Indeed he was fuming as he echoed the sentiments of former apartheid strongman P. W. Botha. And he didn’t even have a trace of shame on his face! But this time around I stood up to him. I had been told we are now living in a free country so I told him my piece of mind.
“Baas Jan, it doesn’t matter what you people brought here. You wouldn’t have gotten where you are now if the same black people you now ridicule had not been there.” I fumed, even for a moment forgetting I had resolved to stop referring to him as Baas. ”Who works on the roads? Who labours on the farms and in the industries? Is it not the same black people you treat as shit? This is now a new country and there is no place for racist people like you in our new South Africa. President Mandela spoke about reconciliation and which part of that do you not understand? And if you think black people are forever meant to be your servants and you the bosses, then wake up and smell the coffee. It is a new world and we shall not accept…”

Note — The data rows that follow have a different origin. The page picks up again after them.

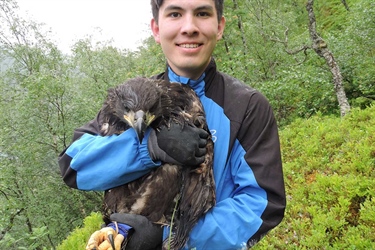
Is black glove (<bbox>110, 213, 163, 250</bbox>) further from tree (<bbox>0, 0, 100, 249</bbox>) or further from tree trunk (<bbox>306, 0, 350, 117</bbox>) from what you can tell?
tree (<bbox>0, 0, 100, 249</bbox>)

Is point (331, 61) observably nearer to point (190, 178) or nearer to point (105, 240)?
point (190, 178)

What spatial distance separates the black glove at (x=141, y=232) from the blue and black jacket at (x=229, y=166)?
193 mm

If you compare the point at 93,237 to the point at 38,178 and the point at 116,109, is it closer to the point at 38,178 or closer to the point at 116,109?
the point at 116,109

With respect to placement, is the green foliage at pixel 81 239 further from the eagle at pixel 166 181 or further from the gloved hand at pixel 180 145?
the gloved hand at pixel 180 145

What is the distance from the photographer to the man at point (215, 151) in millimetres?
1808

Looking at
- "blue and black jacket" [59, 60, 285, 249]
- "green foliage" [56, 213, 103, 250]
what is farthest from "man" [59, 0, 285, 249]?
"green foliage" [56, 213, 103, 250]

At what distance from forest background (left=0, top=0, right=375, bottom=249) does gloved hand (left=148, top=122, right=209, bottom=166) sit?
291 cm

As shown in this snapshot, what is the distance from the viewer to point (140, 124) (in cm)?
192

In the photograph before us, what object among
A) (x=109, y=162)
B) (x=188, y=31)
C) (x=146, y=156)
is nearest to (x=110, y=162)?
(x=109, y=162)

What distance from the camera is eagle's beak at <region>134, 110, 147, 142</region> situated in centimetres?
189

“Hold on there you bloody fuckin monkey.” He cut in, his brow creasing and eyes narrowing fiercely. ”Do you know who you are talking to like that! You want to sow discord into my other workers ha!” he was fuming now. His eyes had narrowed and turned a bloodshot red. His face betrayed betrayed a mixture of anger, disbelief and even more anger. But I refused to be cowed into submission.
“That is the reality of the matter and the sooner you realize and accept it the better for you and indeed for everyone!” I said, turning to go home. I had never done this. I had never spoken up to the boss like that. I had never turned to go without being dismissed. But then everything begins somewhere. Democracy and freedom had begun in South Africa. And I had begun to exercise my right, my freedom of choice and choice of freedom.
I was feeling very triumphant indeed. At last I had told him what he needed to know. Too bad he was too hard headed to understand anything but I had done my part.
“Malan! Malan!”
“Baas!” Damn, I should stop calling him baas now. We are now all equal. That’s what the president said. Black, brown or white; we are all South Africans. So if he won’t call me Baas then I wont call him baas as well. As soon as I turned my head to look back at him he bellowed.
“You are fired!”
“Yes I am!” I quipped back, not understanding what “fired” meant at all. It was the first time I have ever hear anyone saying that and I thought he meant it as a compliment to my courage in standing up to him. My step picked up a bounce as I sauntered towards my house in the compound.